Incidents

Grading an Issue

Each incident must be assigned a Priority level based on its impact to users and number of systems affected with required response times and actions appropriate to the level of impact.

Please see the Digital Marketplace Incident Responses for how incidents should be graded, and the corresponding response time.

To summarise:

  • P1 - critical - complete outage
  • P2 - major - substantial degradation of service
  • P3 - significant - users experiencing intermittent or degraded service due to platform issue
  • P4 - minor - component failure that is not immediately service impacting

Particularly if the grade is P1 or P2, please refer to the below P1/ P2 - Process section

P1/ P2

Process

Take a breath. Everything will be fine. Don’t panic.

As you’ve just found out about the issue, you may want to be the Incident & Comms Lead - you can pass the responsibility on to a Delivery Manager, Product Manager, Technical Architect or any other member of the team at any point.

If you are the incident and comms lead:

  1. Ensure your team and other teams at GDS are aware that an incident is ongoing:

    • post on the #dm-incidents channel with an @here providing a brief description of what is happening and
    • share the post on #dm-framework channel with an @here
    • share the post on #dm-2ndline with an @here
  2. Establish a tech lead - this is usually the most experienced person on 2nd line or in the wider team

If you are the technical Lead, you will:

  • lead and coordinate the technical investigation (use the #dm-2ndline Slack channel for internal coordination)
  • support the incident lead and keep them updated on the technical progress
  • add to the incident report once it’s created
  1. Assess the impact of the incident and give it a priority based on Digital Marketplace Incident Responses, and communicate it on #dm-incidents
  2. Start an incident report by making a copy of the Incident Report Template, share the link on the #dm-incidents channel and ensure important events are recorded
  3. Create a trello card tagged with the appropriate P level label on the 2ndLine Trello Board
  4. Notify stakeholders about incident priority and impact with a brief description
  1. Discuss with CCS whether users should be notified (and how).
  2. Keep communicating with the stakeholders according the update frequency of the incident priority (see Digital Marketplace Incident Responses), or in the case of important news
  3. Communicate a short summary including priority and impact to the GDS #incident channel.
  4. Once the incident is resolved
  • update trello card with relevant details
  • notify the stakeholders you contacted at the start of the incident
  • together with the rest of the incident team, finalise the incident report including as much relevant information as possible (e.g. Slack channels conversation).
  • add a row to the Incidents Summary spreadsheet
  • ensure the incident is brought up at the GDS Infrastructure Weekly meeting.
  • communicate ongoing actions to the CCS support team where required

Additional Information

This guidance is a summary of the full guidance published in the GDS - Technical Incident Management Framework and Process. If clarification is needed on any of the above steps, please refer to that document.

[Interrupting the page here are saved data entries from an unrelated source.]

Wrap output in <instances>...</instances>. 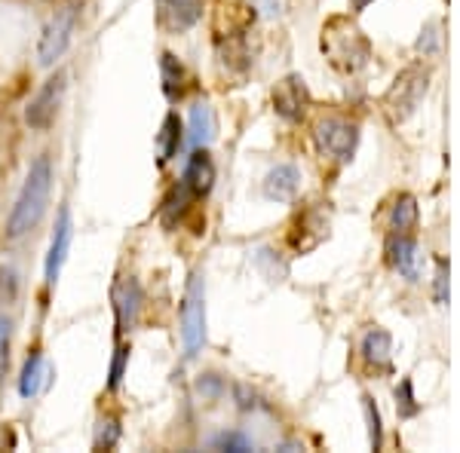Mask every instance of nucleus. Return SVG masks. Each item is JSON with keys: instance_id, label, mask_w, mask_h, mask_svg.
Returning <instances> with one entry per match:
<instances>
[{"instance_id": "f257e3e1", "label": "nucleus", "mask_w": 460, "mask_h": 453, "mask_svg": "<svg viewBox=\"0 0 460 453\" xmlns=\"http://www.w3.org/2000/svg\"><path fill=\"white\" fill-rule=\"evenodd\" d=\"M49 187H53V162L49 157H37L31 162V172L25 178L16 205H13L10 218H6V240H22L25 233L40 224L43 212L49 203Z\"/></svg>"}, {"instance_id": "f03ea898", "label": "nucleus", "mask_w": 460, "mask_h": 453, "mask_svg": "<svg viewBox=\"0 0 460 453\" xmlns=\"http://www.w3.org/2000/svg\"><path fill=\"white\" fill-rule=\"evenodd\" d=\"M323 53L329 56V62L338 71L356 74L366 68L368 58H372V43L350 19L338 16L323 28Z\"/></svg>"}, {"instance_id": "7ed1b4c3", "label": "nucleus", "mask_w": 460, "mask_h": 453, "mask_svg": "<svg viewBox=\"0 0 460 453\" xmlns=\"http://www.w3.org/2000/svg\"><path fill=\"white\" fill-rule=\"evenodd\" d=\"M181 340L184 353L197 355L206 344V282L199 273L188 279V292L181 303Z\"/></svg>"}, {"instance_id": "20e7f679", "label": "nucleus", "mask_w": 460, "mask_h": 453, "mask_svg": "<svg viewBox=\"0 0 460 453\" xmlns=\"http://www.w3.org/2000/svg\"><path fill=\"white\" fill-rule=\"evenodd\" d=\"M316 144L325 157L347 162L356 153V144H359V129L353 123L341 120V117H329V120L316 123Z\"/></svg>"}, {"instance_id": "39448f33", "label": "nucleus", "mask_w": 460, "mask_h": 453, "mask_svg": "<svg viewBox=\"0 0 460 453\" xmlns=\"http://www.w3.org/2000/svg\"><path fill=\"white\" fill-rule=\"evenodd\" d=\"M427 80L429 74L424 68H408L402 77L393 83L390 95H387V108L393 114V120H408V117L414 114V108H418V101L427 95Z\"/></svg>"}, {"instance_id": "423d86ee", "label": "nucleus", "mask_w": 460, "mask_h": 453, "mask_svg": "<svg viewBox=\"0 0 460 453\" xmlns=\"http://www.w3.org/2000/svg\"><path fill=\"white\" fill-rule=\"evenodd\" d=\"M65 80H68V74L58 71L31 99V105L25 110V123L31 126V129H49V126H53L58 105H62V95H65Z\"/></svg>"}, {"instance_id": "0eeeda50", "label": "nucleus", "mask_w": 460, "mask_h": 453, "mask_svg": "<svg viewBox=\"0 0 460 453\" xmlns=\"http://www.w3.org/2000/svg\"><path fill=\"white\" fill-rule=\"evenodd\" d=\"M74 22H77V13L65 10V13H58L47 28H43L40 47H37V58H40L43 68L56 65V58H62V53L68 49L71 34H74Z\"/></svg>"}, {"instance_id": "6e6552de", "label": "nucleus", "mask_w": 460, "mask_h": 453, "mask_svg": "<svg viewBox=\"0 0 460 453\" xmlns=\"http://www.w3.org/2000/svg\"><path fill=\"white\" fill-rule=\"evenodd\" d=\"M307 83L298 77V74H288L286 80H279L277 89H273V108H277V114L283 117L288 123H298L304 117V110H307Z\"/></svg>"}, {"instance_id": "1a4fd4ad", "label": "nucleus", "mask_w": 460, "mask_h": 453, "mask_svg": "<svg viewBox=\"0 0 460 453\" xmlns=\"http://www.w3.org/2000/svg\"><path fill=\"white\" fill-rule=\"evenodd\" d=\"M142 285L138 279H120L114 285V313H117V334L132 331L138 322V313H142Z\"/></svg>"}, {"instance_id": "9d476101", "label": "nucleus", "mask_w": 460, "mask_h": 453, "mask_svg": "<svg viewBox=\"0 0 460 453\" xmlns=\"http://www.w3.org/2000/svg\"><path fill=\"white\" fill-rule=\"evenodd\" d=\"M203 16V0H160V25L169 34L194 28Z\"/></svg>"}, {"instance_id": "9b49d317", "label": "nucleus", "mask_w": 460, "mask_h": 453, "mask_svg": "<svg viewBox=\"0 0 460 453\" xmlns=\"http://www.w3.org/2000/svg\"><path fill=\"white\" fill-rule=\"evenodd\" d=\"M387 264L402 273L405 279H418V242L411 233H390Z\"/></svg>"}, {"instance_id": "f8f14e48", "label": "nucleus", "mask_w": 460, "mask_h": 453, "mask_svg": "<svg viewBox=\"0 0 460 453\" xmlns=\"http://www.w3.org/2000/svg\"><path fill=\"white\" fill-rule=\"evenodd\" d=\"M71 212L62 209L58 212V224H56V233H53V242H49V255H47V282L56 285L58 282V273L65 266V257H68V248H71Z\"/></svg>"}, {"instance_id": "ddd939ff", "label": "nucleus", "mask_w": 460, "mask_h": 453, "mask_svg": "<svg viewBox=\"0 0 460 453\" xmlns=\"http://www.w3.org/2000/svg\"><path fill=\"white\" fill-rule=\"evenodd\" d=\"M181 181L188 184L190 193H194L197 199L209 196V190H212V184H215V166H212L209 153H206L203 147H197V151L190 153L188 166H184Z\"/></svg>"}, {"instance_id": "4468645a", "label": "nucleus", "mask_w": 460, "mask_h": 453, "mask_svg": "<svg viewBox=\"0 0 460 453\" xmlns=\"http://www.w3.org/2000/svg\"><path fill=\"white\" fill-rule=\"evenodd\" d=\"M298 181H301V175L295 166H277V169H270V175H267L264 193L270 199H277V203H288V199L298 193Z\"/></svg>"}, {"instance_id": "2eb2a0df", "label": "nucleus", "mask_w": 460, "mask_h": 453, "mask_svg": "<svg viewBox=\"0 0 460 453\" xmlns=\"http://www.w3.org/2000/svg\"><path fill=\"white\" fill-rule=\"evenodd\" d=\"M215 132H218V123H215V110L209 101H197L190 108V144L194 147H206L215 141Z\"/></svg>"}, {"instance_id": "dca6fc26", "label": "nucleus", "mask_w": 460, "mask_h": 453, "mask_svg": "<svg viewBox=\"0 0 460 453\" xmlns=\"http://www.w3.org/2000/svg\"><path fill=\"white\" fill-rule=\"evenodd\" d=\"M181 141H184L181 120H178V114H166V120H163V126H160V135H157L160 166H166L169 160L178 157V151H181Z\"/></svg>"}, {"instance_id": "f3484780", "label": "nucleus", "mask_w": 460, "mask_h": 453, "mask_svg": "<svg viewBox=\"0 0 460 453\" xmlns=\"http://www.w3.org/2000/svg\"><path fill=\"white\" fill-rule=\"evenodd\" d=\"M390 353H393V340L387 331L375 328L362 337V359L375 368H390Z\"/></svg>"}, {"instance_id": "a211bd4d", "label": "nucleus", "mask_w": 460, "mask_h": 453, "mask_svg": "<svg viewBox=\"0 0 460 453\" xmlns=\"http://www.w3.org/2000/svg\"><path fill=\"white\" fill-rule=\"evenodd\" d=\"M197 203V196L190 193V187L184 181H178L172 190H169V196L163 199V224L166 227H175L178 221H181V214L190 209V205Z\"/></svg>"}, {"instance_id": "6ab92c4d", "label": "nucleus", "mask_w": 460, "mask_h": 453, "mask_svg": "<svg viewBox=\"0 0 460 453\" xmlns=\"http://www.w3.org/2000/svg\"><path fill=\"white\" fill-rule=\"evenodd\" d=\"M160 74H163V92H166L169 99H181L184 86H188V71H184V65L178 62L172 53H163Z\"/></svg>"}, {"instance_id": "aec40b11", "label": "nucleus", "mask_w": 460, "mask_h": 453, "mask_svg": "<svg viewBox=\"0 0 460 453\" xmlns=\"http://www.w3.org/2000/svg\"><path fill=\"white\" fill-rule=\"evenodd\" d=\"M43 386V355L40 353H31L25 359V368H22V377H19V396L22 398H34Z\"/></svg>"}, {"instance_id": "412c9836", "label": "nucleus", "mask_w": 460, "mask_h": 453, "mask_svg": "<svg viewBox=\"0 0 460 453\" xmlns=\"http://www.w3.org/2000/svg\"><path fill=\"white\" fill-rule=\"evenodd\" d=\"M418 224V203L414 196H399L390 212V233H411Z\"/></svg>"}, {"instance_id": "4be33fe9", "label": "nucleus", "mask_w": 460, "mask_h": 453, "mask_svg": "<svg viewBox=\"0 0 460 453\" xmlns=\"http://www.w3.org/2000/svg\"><path fill=\"white\" fill-rule=\"evenodd\" d=\"M396 407H399V417H414L420 411V405L414 401V389H411V380H402L396 389Z\"/></svg>"}, {"instance_id": "5701e85b", "label": "nucleus", "mask_w": 460, "mask_h": 453, "mask_svg": "<svg viewBox=\"0 0 460 453\" xmlns=\"http://www.w3.org/2000/svg\"><path fill=\"white\" fill-rule=\"evenodd\" d=\"M362 405H366V417H368V435H372V448L381 450V441H384V429H381V414H377V405L375 398H362Z\"/></svg>"}, {"instance_id": "b1692460", "label": "nucleus", "mask_w": 460, "mask_h": 453, "mask_svg": "<svg viewBox=\"0 0 460 453\" xmlns=\"http://www.w3.org/2000/svg\"><path fill=\"white\" fill-rule=\"evenodd\" d=\"M255 264L261 266L267 279H283V276H286V264H279V261H277V255H273L270 248L255 251Z\"/></svg>"}, {"instance_id": "393cba45", "label": "nucleus", "mask_w": 460, "mask_h": 453, "mask_svg": "<svg viewBox=\"0 0 460 453\" xmlns=\"http://www.w3.org/2000/svg\"><path fill=\"white\" fill-rule=\"evenodd\" d=\"M212 448H218V450H252L255 444H252V438H246L243 432H221L212 441Z\"/></svg>"}, {"instance_id": "a878e982", "label": "nucleus", "mask_w": 460, "mask_h": 453, "mask_svg": "<svg viewBox=\"0 0 460 453\" xmlns=\"http://www.w3.org/2000/svg\"><path fill=\"white\" fill-rule=\"evenodd\" d=\"M126 359H129V346L126 344H117L114 349V362H111V377H108V389H117L123 380V368H126Z\"/></svg>"}, {"instance_id": "bb28decb", "label": "nucleus", "mask_w": 460, "mask_h": 453, "mask_svg": "<svg viewBox=\"0 0 460 453\" xmlns=\"http://www.w3.org/2000/svg\"><path fill=\"white\" fill-rule=\"evenodd\" d=\"M117 438H120V426H117V420L102 423L99 435H95V450H111L117 444Z\"/></svg>"}, {"instance_id": "cd10ccee", "label": "nucleus", "mask_w": 460, "mask_h": 453, "mask_svg": "<svg viewBox=\"0 0 460 453\" xmlns=\"http://www.w3.org/2000/svg\"><path fill=\"white\" fill-rule=\"evenodd\" d=\"M16 288H19L16 270H10V266H0V301L10 303L13 297H16Z\"/></svg>"}, {"instance_id": "c85d7f7f", "label": "nucleus", "mask_w": 460, "mask_h": 453, "mask_svg": "<svg viewBox=\"0 0 460 453\" xmlns=\"http://www.w3.org/2000/svg\"><path fill=\"white\" fill-rule=\"evenodd\" d=\"M436 303H448V264H436Z\"/></svg>"}, {"instance_id": "c756f323", "label": "nucleus", "mask_w": 460, "mask_h": 453, "mask_svg": "<svg viewBox=\"0 0 460 453\" xmlns=\"http://www.w3.org/2000/svg\"><path fill=\"white\" fill-rule=\"evenodd\" d=\"M418 49L420 53H436L439 49V25H427V31L418 40Z\"/></svg>"}, {"instance_id": "7c9ffc66", "label": "nucleus", "mask_w": 460, "mask_h": 453, "mask_svg": "<svg viewBox=\"0 0 460 453\" xmlns=\"http://www.w3.org/2000/svg\"><path fill=\"white\" fill-rule=\"evenodd\" d=\"M10 328H13L10 318L0 316V368H4L6 359H10Z\"/></svg>"}, {"instance_id": "2f4dec72", "label": "nucleus", "mask_w": 460, "mask_h": 453, "mask_svg": "<svg viewBox=\"0 0 460 453\" xmlns=\"http://www.w3.org/2000/svg\"><path fill=\"white\" fill-rule=\"evenodd\" d=\"M197 389L203 392V396H209V398H218V396H221V389H225V383H221V377L206 374L203 380L197 383Z\"/></svg>"}, {"instance_id": "473e14b6", "label": "nucleus", "mask_w": 460, "mask_h": 453, "mask_svg": "<svg viewBox=\"0 0 460 453\" xmlns=\"http://www.w3.org/2000/svg\"><path fill=\"white\" fill-rule=\"evenodd\" d=\"M368 4H372V0H353V13H362Z\"/></svg>"}]
</instances>
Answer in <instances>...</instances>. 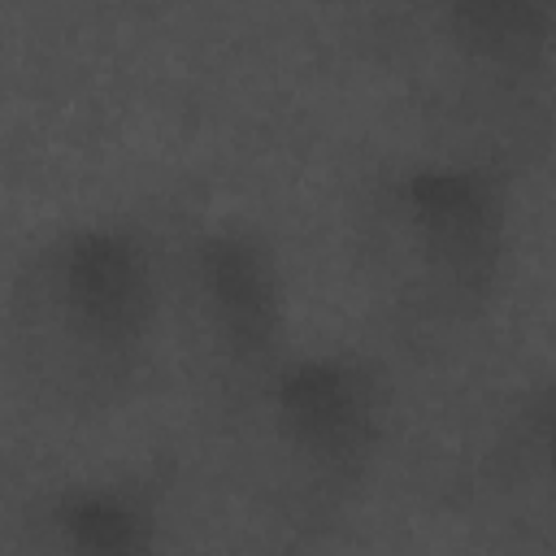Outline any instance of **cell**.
I'll return each instance as SVG.
<instances>
[{
	"instance_id": "cell-5",
	"label": "cell",
	"mask_w": 556,
	"mask_h": 556,
	"mask_svg": "<svg viewBox=\"0 0 556 556\" xmlns=\"http://www.w3.org/2000/svg\"><path fill=\"white\" fill-rule=\"evenodd\" d=\"M35 543L78 556H148L165 543V513L148 482L83 478L35 508Z\"/></svg>"
},
{
	"instance_id": "cell-7",
	"label": "cell",
	"mask_w": 556,
	"mask_h": 556,
	"mask_svg": "<svg viewBox=\"0 0 556 556\" xmlns=\"http://www.w3.org/2000/svg\"><path fill=\"white\" fill-rule=\"evenodd\" d=\"M530 443H534V456H539V469H543V482L552 486L556 495V391L530 413Z\"/></svg>"
},
{
	"instance_id": "cell-6",
	"label": "cell",
	"mask_w": 556,
	"mask_h": 556,
	"mask_svg": "<svg viewBox=\"0 0 556 556\" xmlns=\"http://www.w3.org/2000/svg\"><path fill=\"white\" fill-rule=\"evenodd\" d=\"M447 43L491 74H530L556 48V0H430Z\"/></svg>"
},
{
	"instance_id": "cell-2",
	"label": "cell",
	"mask_w": 556,
	"mask_h": 556,
	"mask_svg": "<svg viewBox=\"0 0 556 556\" xmlns=\"http://www.w3.org/2000/svg\"><path fill=\"white\" fill-rule=\"evenodd\" d=\"M382 243L439 313L491 300L508 256V195L486 165L421 161L382 187Z\"/></svg>"
},
{
	"instance_id": "cell-3",
	"label": "cell",
	"mask_w": 556,
	"mask_h": 556,
	"mask_svg": "<svg viewBox=\"0 0 556 556\" xmlns=\"http://www.w3.org/2000/svg\"><path fill=\"white\" fill-rule=\"evenodd\" d=\"M269 417V443L313 500L352 491L378 456L387 391L369 361L352 352H282L256 382Z\"/></svg>"
},
{
	"instance_id": "cell-4",
	"label": "cell",
	"mask_w": 556,
	"mask_h": 556,
	"mask_svg": "<svg viewBox=\"0 0 556 556\" xmlns=\"http://www.w3.org/2000/svg\"><path fill=\"white\" fill-rule=\"evenodd\" d=\"M191 287L213 352L261 382L287 352V291L269 243L235 222L204 230L191 252Z\"/></svg>"
},
{
	"instance_id": "cell-1",
	"label": "cell",
	"mask_w": 556,
	"mask_h": 556,
	"mask_svg": "<svg viewBox=\"0 0 556 556\" xmlns=\"http://www.w3.org/2000/svg\"><path fill=\"white\" fill-rule=\"evenodd\" d=\"M161 308L152 248L122 222H78L52 235L22 278L30 352L61 382L113 387L135 374Z\"/></svg>"
}]
</instances>
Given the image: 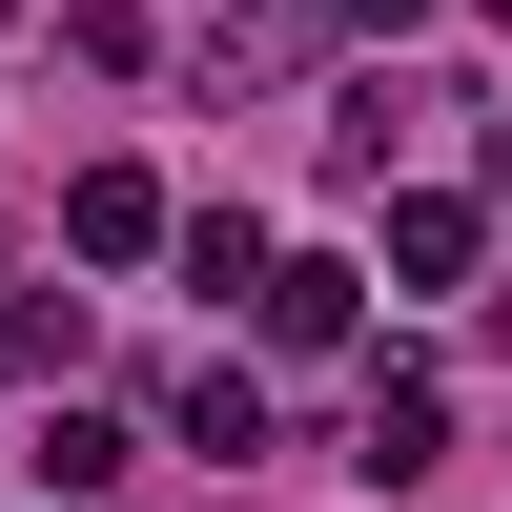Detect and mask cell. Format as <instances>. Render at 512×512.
<instances>
[{"instance_id": "6da1fadb", "label": "cell", "mask_w": 512, "mask_h": 512, "mask_svg": "<svg viewBox=\"0 0 512 512\" xmlns=\"http://www.w3.org/2000/svg\"><path fill=\"white\" fill-rule=\"evenodd\" d=\"M431 451H451V390H431V369H369V410H349V472H369V492H410Z\"/></svg>"}, {"instance_id": "7a4b0ae2", "label": "cell", "mask_w": 512, "mask_h": 512, "mask_svg": "<svg viewBox=\"0 0 512 512\" xmlns=\"http://www.w3.org/2000/svg\"><path fill=\"white\" fill-rule=\"evenodd\" d=\"M62 246H82V267H144V246H164V185H144V164H82V185H62Z\"/></svg>"}, {"instance_id": "3957f363", "label": "cell", "mask_w": 512, "mask_h": 512, "mask_svg": "<svg viewBox=\"0 0 512 512\" xmlns=\"http://www.w3.org/2000/svg\"><path fill=\"white\" fill-rule=\"evenodd\" d=\"M308 0H226V21H205V82H308Z\"/></svg>"}, {"instance_id": "277c9868", "label": "cell", "mask_w": 512, "mask_h": 512, "mask_svg": "<svg viewBox=\"0 0 512 512\" xmlns=\"http://www.w3.org/2000/svg\"><path fill=\"white\" fill-rule=\"evenodd\" d=\"M246 308H267V349H349V267H328V246H308V267L267 246V287H246Z\"/></svg>"}, {"instance_id": "5b68a950", "label": "cell", "mask_w": 512, "mask_h": 512, "mask_svg": "<svg viewBox=\"0 0 512 512\" xmlns=\"http://www.w3.org/2000/svg\"><path fill=\"white\" fill-rule=\"evenodd\" d=\"M164 410H185V451H226V472H246V451H267V390H246L226 349H205V369H185V390H164Z\"/></svg>"}, {"instance_id": "8992f818", "label": "cell", "mask_w": 512, "mask_h": 512, "mask_svg": "<svg viewBox=\"0 0 512 512\" xmlns=\"http://www.w3.org/2000/svg\"><path fill=\"white\" fill-rule=\"evenodd\" d=\"M21 472H41V492H62V512H103V492H123V410H62V431H41V451H21Z\"/></svg>"}, {"instance_id": "52a82bcc", "label": "cell", "mask_w": 512, "mask_h": 512, "mask_svg": "<svg viewBox=\"0 0 512 512\" xmlns=\"http://www.w3.org/2000/svg\"><path fill=\"white\" fill-rule=\"evenodd\" d=\"M390 267H410V287H472V205L410 185V205H390Z\"/></svg>"}, {"instance_id": "ba28073f", "label": "cell", "mask_w": 512, "mask_h": 512, "mask_svg": "<svg viewBox=\"0 0 512 512\" xmlns=\"http://www.w3.org/2000/svg\"><path fill=\"white\" fill-rule=\"evenodd\" d=\"M185 246V287H267V226H246V205H205V226H164Z\"/></svg>"}, {"instance_id": "9c48e42d", "label": "cell", "mask_w": 512, "mask_h": 512, "mask_svg": "<svg viewBox=\"0 0 512 512\" xmlns=\"http://www.w3.org/2000/svg\"><path fill=\"white\" fill-rule=\"evenodd\" d=\"M328 21H369V41H410V21H431V0H328Z\"/></svg>"}, {"instance_id": "30bf717a", "label": "cell", "mask_w": 512, "mask_h": 512, "mask_svg": "<svg viewBox=\"0 0 512 512\" xmlns=\"http://www.w3.org/2000/svg\"><path fill=\"white\" fill-rule=\"evenodd\" d=\"M0 21H21V0H0Z\"/></svg>"}, {"instance_id": "8fae6325", "label": "cell", "mask_w": 512, "mask_h": 512, "mask_svg": "<svg viewBox=\"0 0 512 512\" xmlns=\"http://www.w3.org/2000/svg\"><path fill=\"white\" fill-rule=\"evenodd\" d=\"M492 21H512V0H492Z\"/></svg>"}]
</instances>
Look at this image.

If the incident is a security breach please also refer to the GDS Information Assurance - Process for Handling Security Incidents & Personal Data Breaches for detail on the additional steps that will be taken by the Information Assurance Team.

(<=) P3

Process

  1. Create a trello card in the inbox column tagged with the appropriate P level label on the 2ndLine Trello Board
    • Include as much information as possible; links to status pages, links to email groups/ messages, copy-pasted slack conversations etc.
    • Add a brief description of the issue
    • Be sure to highlight whether or not there are any imminent risks that might cause this issue to be upgraded (for example; a failure in our backup storage and an impending backup run or a failure in our email service and an impending email run)
  2. Notify relevant devs with an @here in the dm-2ndline Slack Channel
  3. If the service is significantly degraded notify the digital-marketplace Slack Channel and the CCS support team
  4. Keep the ticket on the 2ndLine Trello Board up to date
  5. Resolve the incident. Again, update trello card with relevant details.
    • If we think there’s something we can learn from the incident or if we think it’s worthy of documentation, then please do create an incident report.
  6. (Optional/ discretionary) Review the incident, create an incident report using the Incident Report Template
  7. Communicate ongoing actions to the CCS support team where required

Additional Information

P3 and 4 incidents are classed as not heavily limiting user experience. Often they will be caused by a downstream component/ platform issue. This means that the team might not be able to resolve the issue themselves.

As such often the most important thing to do is heavily document the issue and keep on top of communication.